PER DISCUSSION WITH FRDC (Crispian Ashby) THIS FULL APPLICATION IS UPDATED AND RESUBMITTED.
Many Australian fisheries offer both yield and productivity growth, from two sources: - better use of their harvest, and broader harvest of underutilised species. Both options will deliver higher returns to fishers if collective planning and effort is harnessed with smart value adding.
The low A$ makes export (and potential reimport) of these value added products more attractive.
Demand for seafood in Asian consumer markets continues to grow strongly, reflecting the emergence of the Asian middleclass. This global megatrend is now directly creating opportunities for Australian seafood suppliers and consumers. In the last two years as the A$ currency has weakened significantly and domestic seafood demand has expanded further, many fisheries (e.g. SA King Prawn, NSW Whiting, Skull Island King Prawn) have started to export product to Asia for processing, and / or sale and reimport to Australia. New brands are appearing on Australian seafood shelves supplied (partially) by reimported product (e.g. MSC certified Skull Island King Prawns from the Gulf of Carpentaria). In addition to reimported product, the seafood importers (who supply >70% of seafood consumed in Australia) are finding it increasingly difficult to complete with Asian consumers to secure volume for their Australian based customers.
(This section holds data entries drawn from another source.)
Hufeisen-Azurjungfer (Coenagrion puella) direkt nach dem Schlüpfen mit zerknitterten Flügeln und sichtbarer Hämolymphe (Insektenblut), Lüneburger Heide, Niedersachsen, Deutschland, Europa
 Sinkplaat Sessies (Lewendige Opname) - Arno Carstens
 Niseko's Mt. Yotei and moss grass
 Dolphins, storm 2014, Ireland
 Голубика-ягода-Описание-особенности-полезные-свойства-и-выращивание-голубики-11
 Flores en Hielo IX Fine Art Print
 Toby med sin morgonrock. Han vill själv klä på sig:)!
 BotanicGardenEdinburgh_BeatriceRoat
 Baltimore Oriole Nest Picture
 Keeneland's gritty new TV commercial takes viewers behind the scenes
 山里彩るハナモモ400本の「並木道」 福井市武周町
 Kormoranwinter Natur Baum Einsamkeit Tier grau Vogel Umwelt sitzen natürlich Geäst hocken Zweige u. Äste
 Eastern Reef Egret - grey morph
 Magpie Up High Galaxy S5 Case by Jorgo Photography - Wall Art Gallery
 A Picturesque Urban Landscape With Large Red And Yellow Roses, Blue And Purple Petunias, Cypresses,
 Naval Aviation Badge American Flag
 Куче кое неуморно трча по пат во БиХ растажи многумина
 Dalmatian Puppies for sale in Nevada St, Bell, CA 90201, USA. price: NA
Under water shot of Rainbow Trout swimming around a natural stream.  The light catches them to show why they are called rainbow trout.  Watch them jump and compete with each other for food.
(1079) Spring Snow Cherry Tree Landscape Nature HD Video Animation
In recent years some fisheries (eg ETBF, SESSF) have not harvested their allocated TACs. For some SESSF species less than 50% of the quota is landed. In 2014/15 the SESSF landed 10,925t from a TACC of 26,086t, only 42% of TACC. There will likely be similar yield growth options in state and territory fisheries.
In 2001 Qld DPI completed a study (FRDC 1999/347) identifying underutilised species attractive for export to Asian consumer markets. Many species and markets identified remain targets for this proposal.
Many proposed solutions to increase yield and fishery returns address only the costs of fishery access and the cost of the harvest (on boat costs, fuel, etc).
This EOI takes a different, strategic and novel approach, based on the real economic and competitive circumstances outlined above.